Garriga Wins BUCH Award

Laurie Garriga, a doctoral student in our Hispanic Language & Literatures program, has won a BU Center for the Humanities Graduate Student Award for her work on the archive ‘in exile’ of writer Juan Ramón Jiménez.

Congratulations, Laurie!

Laurie tells us about her work:

For the past five years, I’ve been studying the displacements of exiled writers, from Europe to the Americas, and the relationship between loss and recovery, memory and forgetting, present in the dispersed archives of their work. My dissertation, Juan Ramón Jiménez and His Migrant Archive: Memory Across Borders, analyses the curious case of the poet’s transatlantic path and the relationship between Spain, United States and my native Puerto Rico, crystalized in his exemplary life.

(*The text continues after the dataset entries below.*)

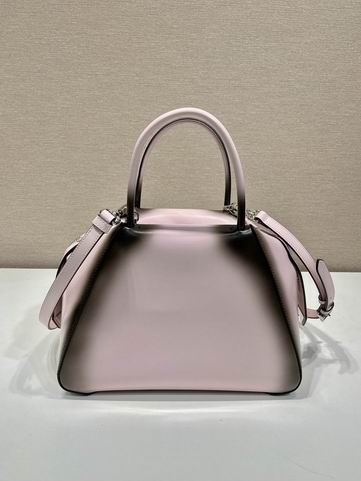PRD-Bags - SheCary - 793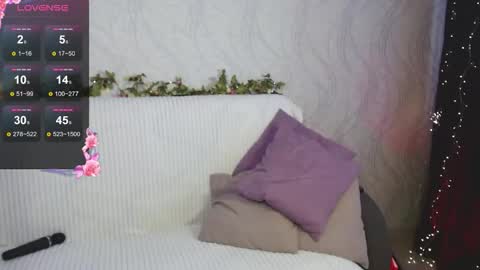 Emma online show from February 21, 6:14 am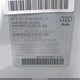 WA1DKAFP0BA114934 2011 Audi Q5 3.2 Premium Plus auction photo thumbnail 9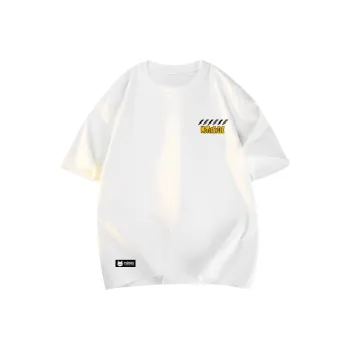 HONOR OF KINGS T Shirts Unisex
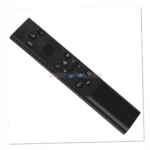 Samsung QN85QN85BDFXZA remote control replacement
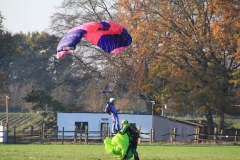 K1024_IMG_1756.1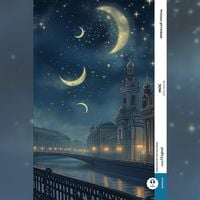 Produktbild: Nos / Die Nase (Buch + Audio-Online) - Frank-Lesemethode - Kommentierte zweisprachige Ausgabe Russisch-Deutsch
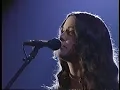 Download Lagu You Oughta Know 38th Annual Grammy Awards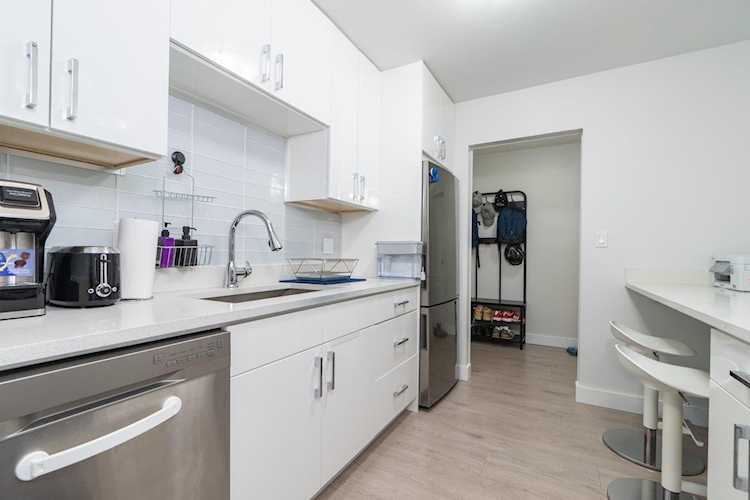 8740 No. 1 Road #205 Richmond, BC V7C 4L5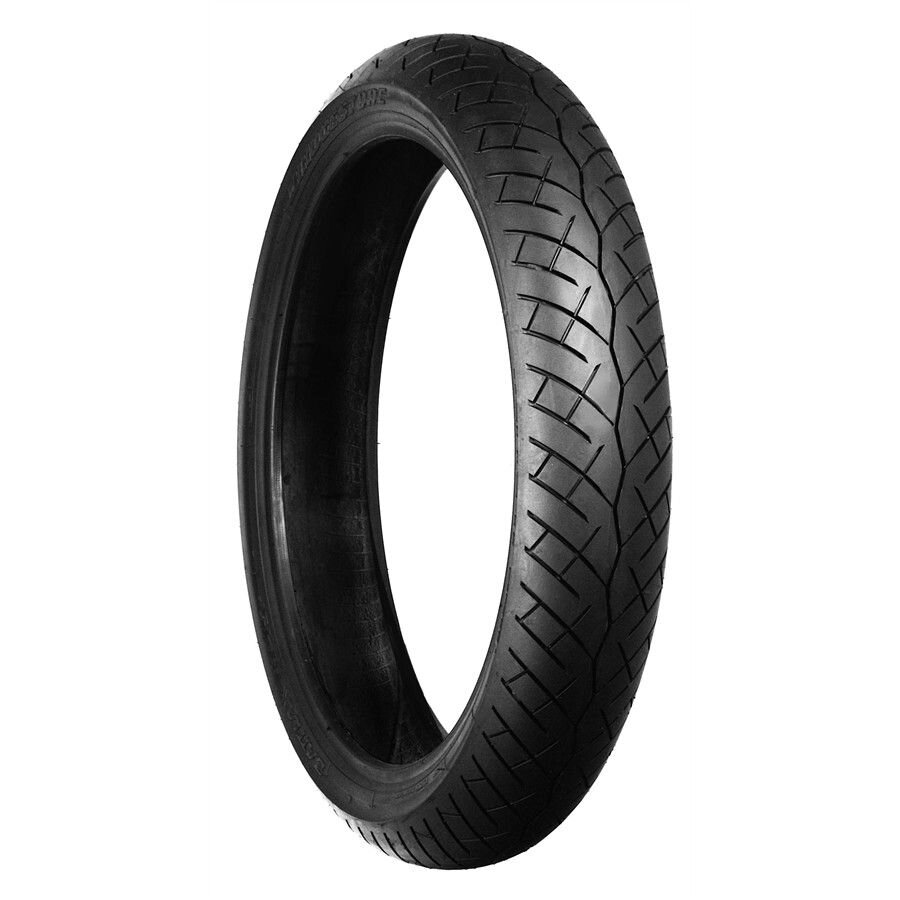 Pneu Moto Bridgestone Battlax Bt-45r 140/70r18 67h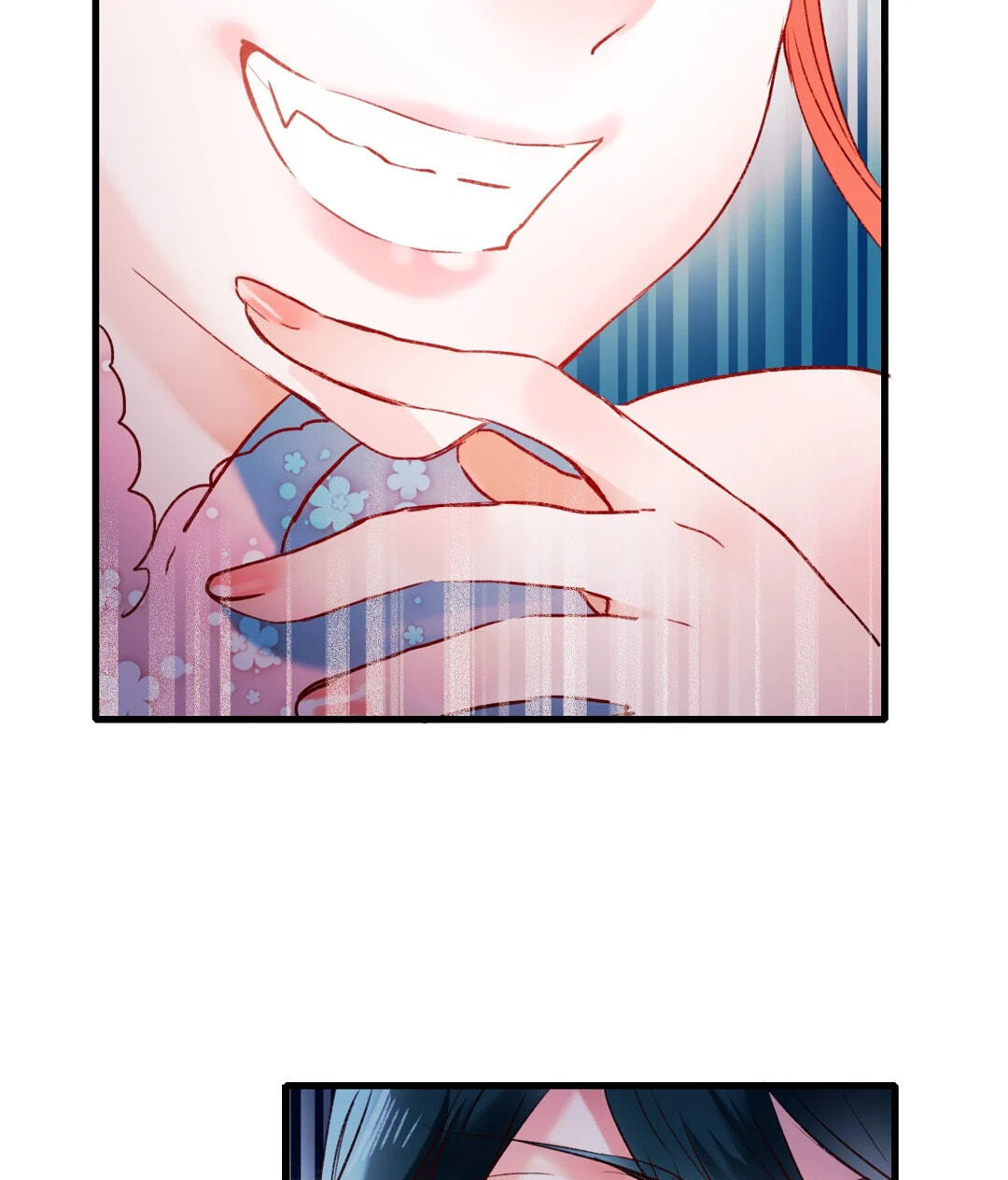Read For the Win! chapter 23 image 72 on Lezhin
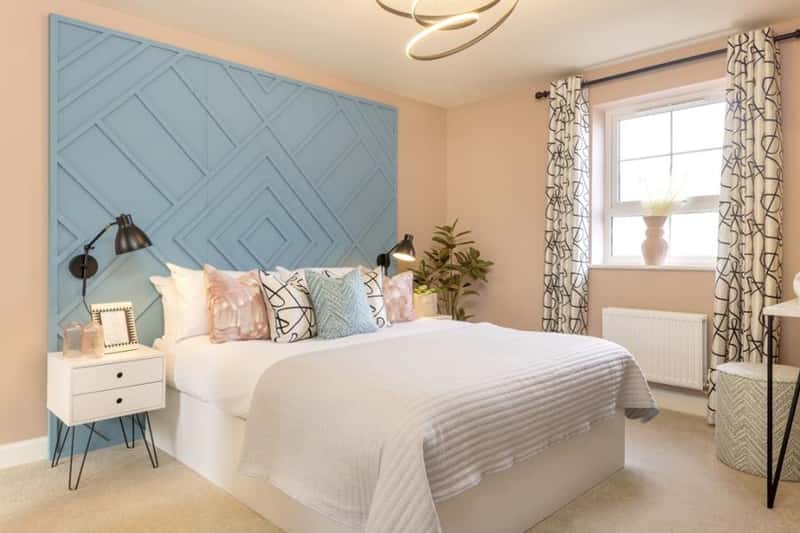 Orchard Green @ Kingsbrook - Image 4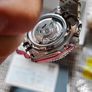 Seiko 5 gmt Image 3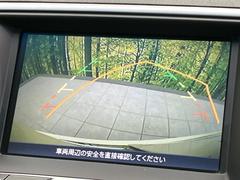 �ڥХå���������ֻ��˸������ꥢ�륿��������ǳ�ǧ�Ǥ��ޤ����緿���Ȼ��ߤ�Ω����־�Ǥ���ֻ��䡢��֤ΥХå��������������ž������˴ؤ�餺������ɬ�ܤȤʤä������ΤҤȤĤǤ��� 4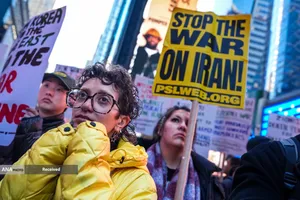 موج جدید تورم و گرانی در آمریکا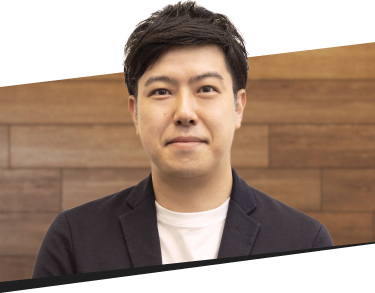 伊藤 諒 / Ryo Ito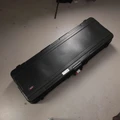 Second Hand Korg Kronos 88 MK2 With Gator Flight Case With Wheels #231 - SH-130-1231 (15).jpg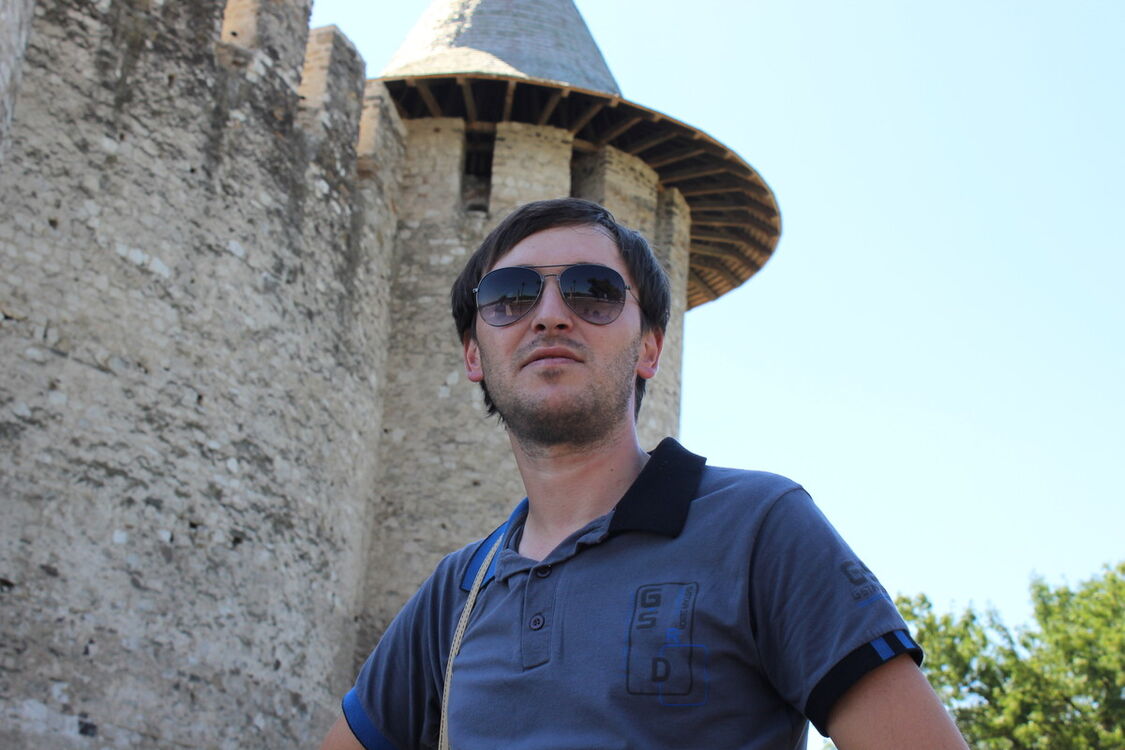 ���������� ���������, ���� ������� �����, 41 ���, ������������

Jiménez went into permanent exile in 1936, when he and his wife Zenobia Camprubí fled from the Spanish Civil War (1936-1939) and the subsequent four-decade dictatorship of Francisco Franco. Jiménez would live in the Caribbean and along the East Coast of the United States (Cuba, Florida, Baltimore and Washington) before settling in Puerto Rico in 1951. In Madrid, Franco’s supporters broke into his residence and ransacked his papers, books and personal items ––his carefully kept life’s work, which it would take many years to recover in part. Jiménez never returned to Spain. He died in Puerto Rico in 1958, working incessantly not only on new literary creations, but also on rewriting and recreating his poems and prose: the task of “reliving” and revising for which he had always depended on an archive.